Signed-off-by: Nitesh Narayan Lal <nilal@redhat.com>
---
drivers/virtio/virtio_balloon.c | 58 +++++++++++++++++++++++++++++++++++++----
include/linux/page_hinting.h | 16 ++++++++++++
virt/kvm/page_hinting.c | 33 ++++++++---------------
3 files changed, 80 insertions(+), 27 deletions(-)
create mode 100644 include/linux/page_hinting.h
diff --git a/drivers/virtio/virtio_balloon.c b/drivers/virtio/virtio_balloon.c
index f0b3a0b..0152979 100644
--- a/drivers/virtio/virtio_balloon.c
+++ b/drivers/virtio/virtio_balloon.c
@@ -32,6 +32,7 @@
#include <linux/mm.h>
#include <linux/mount.h>
#include <linux/magic.h>
+#include <linux/page_hinting.h>
/*
* Balloon device works in 4K page units. So each page is pointed to by
@@ -53,7 +54,7 @@ static struct vfsmount *balloon_mnt;
struct virtio_balloon {
struct virtio_device *vdev;
- struct virtqueue *inflate_vq, *deflate_vq, *stats_vq;
+ struct virtqueue *inflate_vq, *deflate_vq, *stats_vq, *hinting_vq;
/* The balloon servicing is delegated to a freezable workqueue. */
struct work_struct update_balloon_stats_work;
@@ -95,6 +96,39 @@ static struct virtio_device_id id_table[] = {
{ 0 },
};
+#ifdef CONFIG_KVM_FREE_PAGE_HINTING
+static void tell_host_one_page(struct virtio_balloon *vb, struct virtqueue *vq,
+ unsigned long pfn)
+{
+ unsigned int id = VIRTQUEUE_DESC_ID_INIT;
+ u64 addr = pfn << VIRTIO_BALLOON_PFN_SHIFT;
+
+ virtqueue_add_chain_desc(vq, addr, PAGE_SIZE, &id, &id, 0);
+ virtqueue_add_chain(vq, id, 0, NULL, (void *)addr, NULL);
+}
+
+void virtballoon_page_hinting(struct virtio_balloon *vb, int hyper_entries)
+{
+ int i = 0;
+
+ for (i = 0; i < hyper_entries; i++) {
+ unsigned long pfn = hypervisor_pagelist[i].pfn;
+ unsigned long pfn_end = hypervisor_pagelist[i].pfn +
+ hypervisor_pagelist[i].pages - 1;
+
+ while (pfn <= pfn_end) {
+ vb->pfns[0] = cpu_to_virtio32(vb->vdev, pfn);
+ vb->num_pfns = 1;
+ tell_host_one_page(vb, vb->hinting_vq,
+ vb->pfns[0]);
+ pfn++;
+ }
+ hypervisor_pagelist[i].pfn = 0;
+ hypervisor_pagelist[i].pages = 0;
+ }
+}
+#endif
+
static u32 page_to_balloon_pfn(struct page *page)
{
unsigned long pfn = page_to_pfn(page);
@@ -111,6 +145,12 @@ static void balloon_ack(struct virtqueue *vq)
wake_up(&vb->acked);
}
+static void hinting_ack(struct virtqueue *vq)
+{
+ struct virtio_balloon *vb = vq->vdev->priv;
+
+ wake_up(&vb->acked);
+}
static void tell_host(struct virtio_balloon *vb, struct virtqueue *vq)
{
struct scatterlist sg;
@@ -404,22 +444,25 @@ static void update_balloon_size_func(struct work_struct *work)

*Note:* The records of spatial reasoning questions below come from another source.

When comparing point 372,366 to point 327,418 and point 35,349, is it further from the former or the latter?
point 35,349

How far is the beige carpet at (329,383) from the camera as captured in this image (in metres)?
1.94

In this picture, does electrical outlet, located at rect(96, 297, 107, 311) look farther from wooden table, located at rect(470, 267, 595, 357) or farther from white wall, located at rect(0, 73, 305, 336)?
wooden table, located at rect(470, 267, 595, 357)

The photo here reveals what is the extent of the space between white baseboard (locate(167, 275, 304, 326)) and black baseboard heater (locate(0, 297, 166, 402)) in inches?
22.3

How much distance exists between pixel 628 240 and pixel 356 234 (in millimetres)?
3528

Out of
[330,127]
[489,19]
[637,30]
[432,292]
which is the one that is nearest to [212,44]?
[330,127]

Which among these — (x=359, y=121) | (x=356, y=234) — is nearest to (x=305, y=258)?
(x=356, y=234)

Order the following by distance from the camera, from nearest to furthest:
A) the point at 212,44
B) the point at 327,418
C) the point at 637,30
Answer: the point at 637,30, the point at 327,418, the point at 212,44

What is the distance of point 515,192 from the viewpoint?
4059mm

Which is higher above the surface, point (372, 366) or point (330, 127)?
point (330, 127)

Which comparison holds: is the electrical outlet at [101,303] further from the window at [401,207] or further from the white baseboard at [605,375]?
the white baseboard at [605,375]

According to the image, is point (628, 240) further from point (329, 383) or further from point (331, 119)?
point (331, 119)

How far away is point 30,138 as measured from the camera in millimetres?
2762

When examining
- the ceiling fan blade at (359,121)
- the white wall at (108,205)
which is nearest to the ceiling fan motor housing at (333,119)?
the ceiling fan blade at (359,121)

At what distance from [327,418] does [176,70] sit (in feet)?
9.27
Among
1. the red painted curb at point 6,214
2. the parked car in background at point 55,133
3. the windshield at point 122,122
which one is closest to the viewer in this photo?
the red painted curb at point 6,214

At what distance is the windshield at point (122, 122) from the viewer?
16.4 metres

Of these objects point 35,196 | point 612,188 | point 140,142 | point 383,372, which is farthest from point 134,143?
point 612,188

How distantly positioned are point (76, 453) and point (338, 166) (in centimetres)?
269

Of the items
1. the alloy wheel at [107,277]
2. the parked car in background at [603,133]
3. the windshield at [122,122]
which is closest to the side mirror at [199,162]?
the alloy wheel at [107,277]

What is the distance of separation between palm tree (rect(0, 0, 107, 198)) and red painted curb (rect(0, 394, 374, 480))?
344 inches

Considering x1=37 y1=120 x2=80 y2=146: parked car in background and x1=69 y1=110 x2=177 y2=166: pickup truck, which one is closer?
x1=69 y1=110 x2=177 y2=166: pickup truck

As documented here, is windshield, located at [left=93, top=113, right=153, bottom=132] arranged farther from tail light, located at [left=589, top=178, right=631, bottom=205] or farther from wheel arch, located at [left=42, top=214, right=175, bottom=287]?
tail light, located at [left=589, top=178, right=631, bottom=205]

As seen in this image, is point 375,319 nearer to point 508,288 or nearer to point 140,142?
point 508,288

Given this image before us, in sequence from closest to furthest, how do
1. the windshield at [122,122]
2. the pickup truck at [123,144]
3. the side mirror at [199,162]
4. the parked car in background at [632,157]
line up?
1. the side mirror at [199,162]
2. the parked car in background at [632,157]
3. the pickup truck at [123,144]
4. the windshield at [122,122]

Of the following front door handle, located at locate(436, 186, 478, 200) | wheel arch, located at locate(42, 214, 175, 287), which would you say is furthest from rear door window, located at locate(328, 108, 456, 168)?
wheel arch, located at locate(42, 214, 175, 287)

static int init_vqs(struct virtio_balloon *vb)
{
- struct virtqueue *vqs[3];
- vq_callback_t *callbacks[] = { balloon_ack, balloon_ack, stats_request };
- static const char * const names[] = { "inflate", "deflate", "stats" };
+ struct virtqueue *vqs[4];
+ vq_callback_t *callbacks[] = { balloon_ack, balloon_ack, hinting_ack,
+ stats_request };
+ static const char * const names[] = { "inflate", "deflate", "hinting",
+ "stats" };
int err, nvqs;
/*
* We expect two virtqueues: inflate and deflate, and
* optionally stat.
*/
- nvqs = virtio_has_feature(vb->vdev, VIRTIO_BALLOON_F_STATS_VQ) ? 3 : 2;
+ nvqs = virtio_has_feature(vb->vdev, VIRTIO_BALLOON_F_STATS_VQ) ? 4 : 3;
err = virtio_find_vqs(vb->vdev, nvqs, vqs, callbacks, names, NULL);
if (err)
return err;
vb->inflate_vq = vqs[0];
vb->deflate_vq = vqs[1];
+ vb->hinting_vq = vqs[3];
if (virtio_has_feature(vb->vdev, VIRTIO_BALLOON_F_STATS_VQ)) {
struct scatterlist sg;
unsigned int num_stats;
@@ -581,6 +624,11 @@ static int virtballoon_probe(struct virtio_device *vdev)
virtio_device_ready(vdev);
+#ifdef CONFIG_KVM_FREE_PAGE_HINTING
+ request_hypercall = (void *)&virtballoon_page_hinting;
+ balloon_ptr = vb;
+#endif
+
if (towards_target(vb))
virtballoon_changed(vdev);
return 0;
diff --git a/include/linux/page_hinting.h b/include/linux/page_hinting.h
new file mode 100644
index 0000000..0bfb646
--- /dev/null
+++ b/include/linux/page_hinting.h
@@ -0,0 +1,16 @@
+#define MAX_FGPT_ENTRIES 1000
+/*
+ * hypervisor_pages - It is a dummy structure passed with the hypercall.
+ * @pfn - page frame number for the page which is to be freed.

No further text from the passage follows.